How to calculate the resistance of a capacitor and an inductor connected in parallel?
(-XcXL/(XL-Xc))^2 ?
This is a little bit trickier that considering elements in series because the inverse of the impedances have to be added. I'm pretty sure it is beyond the scope of this course to need to do this calculation, but I will put it here anyway. I'm also not sure how you would arrive at the answer without using the appropriate complex represenations of the impedance, so I will use them but try to be careful to explain.
So, for elements in parallel:
1/Ztot=1/ZC+ 1/ZL+ 1/ZR ...[1]
We will consider just an LC circuit (with ideal components), so R=0. Now, in complex notation ZCand ZL are:
ZC=1/iωC ...[2]
ZL=iωL ...[3]
So substituting [2,3] into [1]:
1/Ztot=iωC+1/iωL
or, using the fact that 1/i=-i:
1/Ztot=iωC-i/ωL
1/Ztot=i(ωC-1/ωL) ...[4]
so, we can now replace 1/ωC with XC and ωL with XL:
1/Ztot=i(1/XC-1/XL) ...[5]
Now we can simplify the part in the brackets, giving us:
1/Ztot=i(XL-XC)/XCXL ...[6]
or taking the inverse of the fraction on both sides (and once again using 1/i=-i):
Ztot=-iXCXL/(XL-XC) ...[7]
Now, if we had also had a resistor in parallel in the circuit (R), we would end up at equation [7] with both real and imaginary parts. To find Xtot we would have to find the magnitude of the resultant phasor. Since Ztot is purely imaginary, we need only to find the magnitude of this number, which we can express as:
Xtot=-XCXL/(XL-XC) ...[8]
Which is pretty much what I think you suggested. Note that if we hadn't used the imaginary numbers we would not have been able to get the right signs and would have come up with a different answer.

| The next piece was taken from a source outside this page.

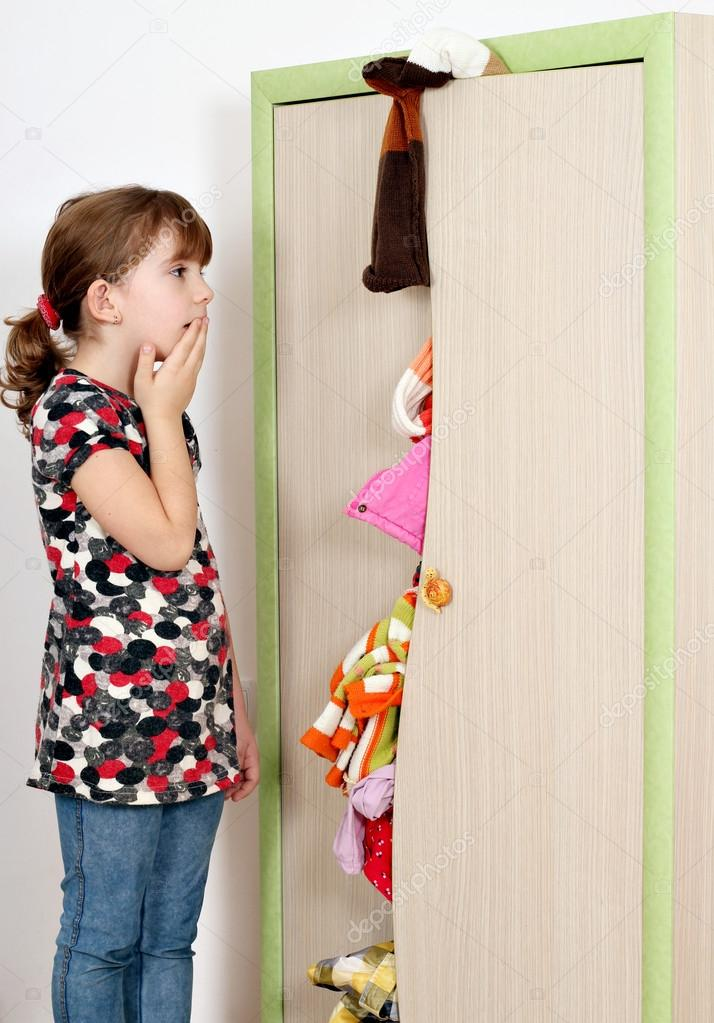 Shocked little girl looking into a messy closet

Looking back at eqn. [7], let's think about what this represents... In the imaginary plane Ztot would be a phasor pointing along the y-axis. For values of XL and XC which make Ztot positive, the impedance could be considered "inductive", and inversely if Ztot were negative, the impedance could be considered "capacitive".

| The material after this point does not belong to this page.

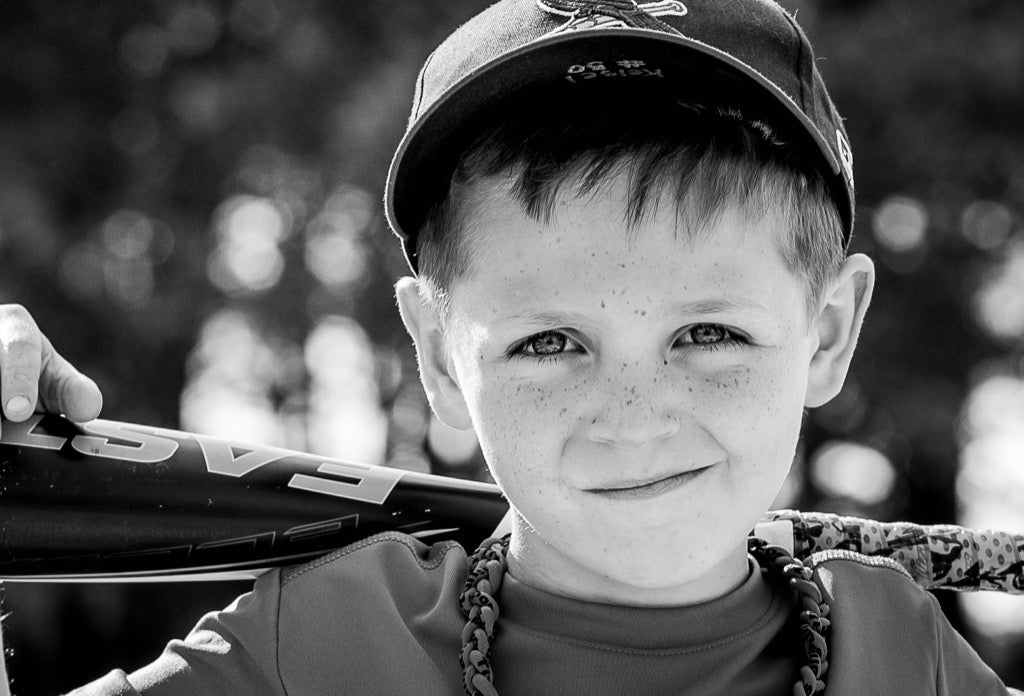 Black and white Photo of young baseball player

Let's consider two extreme cases...
If the frequency is high, XL is very large, and XC is very small (let's say negligible). In the numerator of Ztot the frequency cancels out, so this is a constant. If we look at the denomenator, XL >> XC, so the denomenator is approximately XL. Since XL is large, Ztot will be small and negative (capacitive). In fact if you substitute in equations [2,3] ignoring XC in the denominator, you will recover ZC. This is consistant with the inductor providing a break in the circuit, and the capacitor providing a short.
Similarly, if the frequency is very low, XC becomes very large, and XL very small. In this case, the result is small and positive (inductive), and indeed again, if you work it out you will recover ZL as Ztot. This is consistant with the capacitor providing a break in the circuit, and the inductor providing a short.
To summarize:
ω→∞ Ztot→ZC and current flows through the capacitor
ω→0 Ztot→ZL and current flows through the inductor
These limiting cases can be worked out simply as a thought experiment (consider which branch of the circuit has a small resistance and which has a large resistance) and are often more insightful than getting through the algebra.
Hope this helps.